Today, data is created, transformed, and consumed continuously across cloud platforms. AI models are trained on that data in near real time. Decisions happen in milliseconds. And yet, in many organizations, governance is still anchored in manual controls and retrospective checks. There’s an uncomfortable truth emerging: human-in-the-loop governance cannot scale to cloud speed. The question is no longer whether governance is important. It’s whether governance can keep up and this is where the industry has been quietly converging on a new answer.


The Missing Link: Why CDMC Exists

The EDM Council didn’t create the Cloud Data Management Capabilities (CDMC) framework to replace existing governance thinking. It created it because something was missing. Frameworks like DAMA-DMBOK remain foundational they define what good governance looks like across domains such as data quality, metadata, and security. But they were never designed for an environment where:

  • Data is distributed across cloud services
  • Access decisions are made dynamically via APIs
  • Policies must be enforced continuously not reviewed quarterly

CDMC fills that gap. It translates governance intent into 14 concrete, measurable controls, designed specifically for cloud environments, with a clear emphasis on automation and continuous enforcement

In other words, it moves governance from principle to execution.

From Policy to Enforcement: What Automation Really Means

The power of CDMC is not just that it defines controls, it defines controls that can be automated, monitored, and evidenced. This is a fundamental shift. Traditional governance asks: Do we have a policy? CDMC asks Is this control being executed automatically, right now, and can we prove it? Across its 14 controls spanning governance, classification, privacy, lifecycle, and architecture, CDMC embeds governance directly into the data pipeline itself. 

The impact of that shift becomes most visible when you look at a few critical controls.

Control #1: Governance Accountability in an AI World

One of the simplest, yet most powerful, requirements is this: every sensitive data asset must have a defined owner. This is not new in principle. DAMA has long emphasised stewardship and accountability but CDMC enforces it through automation ensuring that ownership fields are populated in data catalogs, monitored, and escalated when missing. In an AI-driven context, this becomes critical. If a model produces biased or incorrect outputs, the question is no longer abstract. It becomes operational:

Who owns the data that trained this model?

Without automated ownership tracking, accountability collapses. With it, organizations can trace responsibility back to the source.

Control #11: Data Privacy that doesn’t rely on Humans

Privacy has always been a governance priority. But manual processes, reviews, sign-offs, compliance checklists are no longer sufficient when data is constantly moving and being repurposed. CDMC embeds privacy into the flow of data itself. It requires automated triggers, such as data protection impact assessments for personal data, ensuring that privacy controls are activated consistently and at scale. This matters even more in AI scenarios, where training datasets can be assembled from multiple sources rapidly. You simply cannot rely on someone remembering to remove PII before it enters a pipeline. You need a system that ensures it never gets there in the first place.

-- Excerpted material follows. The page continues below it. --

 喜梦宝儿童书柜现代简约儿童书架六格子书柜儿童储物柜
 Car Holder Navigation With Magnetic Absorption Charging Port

Control #12: Stopping Data Swamps before they start

Data quality has always been a known challenge. What’s changed is the speed at which poor-quality data propagates. In traditional environments, issues might take weeks to surface. In AI pipelines, they surface instantly and at scale. CDMC addresses this by requiring data quality measurement as a built-in control, applied at ingestion and continuously monitored through metrics. This is a subtle but profound shift. Instead of discovering problems downstream, organizations prevent them upstream. Instead of cleaning data after the fact, they stop poor data from entering the ecosystem at all. This is how you avoid the modern equivalent of a data warehouse problem: the AI-era data swamp.

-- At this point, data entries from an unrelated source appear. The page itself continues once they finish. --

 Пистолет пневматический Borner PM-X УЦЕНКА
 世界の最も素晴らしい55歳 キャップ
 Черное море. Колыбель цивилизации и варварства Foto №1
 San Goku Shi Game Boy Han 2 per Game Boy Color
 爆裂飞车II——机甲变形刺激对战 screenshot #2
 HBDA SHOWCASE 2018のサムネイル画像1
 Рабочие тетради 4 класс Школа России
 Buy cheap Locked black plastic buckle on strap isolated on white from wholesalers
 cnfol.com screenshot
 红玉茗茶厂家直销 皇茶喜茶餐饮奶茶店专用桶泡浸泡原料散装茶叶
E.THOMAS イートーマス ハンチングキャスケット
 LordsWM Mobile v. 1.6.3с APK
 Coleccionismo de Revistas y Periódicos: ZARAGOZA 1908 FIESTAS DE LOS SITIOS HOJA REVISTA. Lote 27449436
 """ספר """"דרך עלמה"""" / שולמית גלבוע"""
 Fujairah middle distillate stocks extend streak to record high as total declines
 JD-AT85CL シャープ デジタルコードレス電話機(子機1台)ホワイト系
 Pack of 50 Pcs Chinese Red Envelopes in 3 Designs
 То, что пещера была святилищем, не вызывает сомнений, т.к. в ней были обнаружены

The joined-up Framework: DAMA as Constitution, CDMC as Enforcement

It’s tempting to position CDMC as a replacement for traditional frameworks but that misses the point. The real strength comes from how they work together.

  • DAMA-DMBOK defines the principles of governance, the constitution that outlines what good looks like
  • CDMC defines the execution, the enforcement layer that ensures those principles are actually applied

Where DAMA says:

Data must be secure.

CDMC operationalises it as:

Security controls must be enabled, monitored, and evidenced automatically for all sensitive data.

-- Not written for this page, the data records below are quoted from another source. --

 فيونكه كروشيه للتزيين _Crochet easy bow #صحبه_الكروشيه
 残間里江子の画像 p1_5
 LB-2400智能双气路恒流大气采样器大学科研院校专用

Where DAMA defines accountability, CDMC ensures accountability exists in the system. Where DAMA defines quality, CDMC ensures quality is measured continuously. This is the bridge many organizations have been missing.

From Governance Theatre to Operational Reality

There is a growing gap between organizations that talk about governance and those that have embedded it into their platforms.

Manual governance processes, however well designed, become governance theatre in cloud environments:

  • Policies exist, but are not enforced
  • Ownership is defined, but not maintained
  • Controls are documented, but not executed

CDMC changes the conversation. It forces organisations to move from:

  • Periodic assurance → continuous control
  • Documentation → instrumentation
  • Manual oversight → automated guardrails

And that’s what makes it so relevant in the age of AI.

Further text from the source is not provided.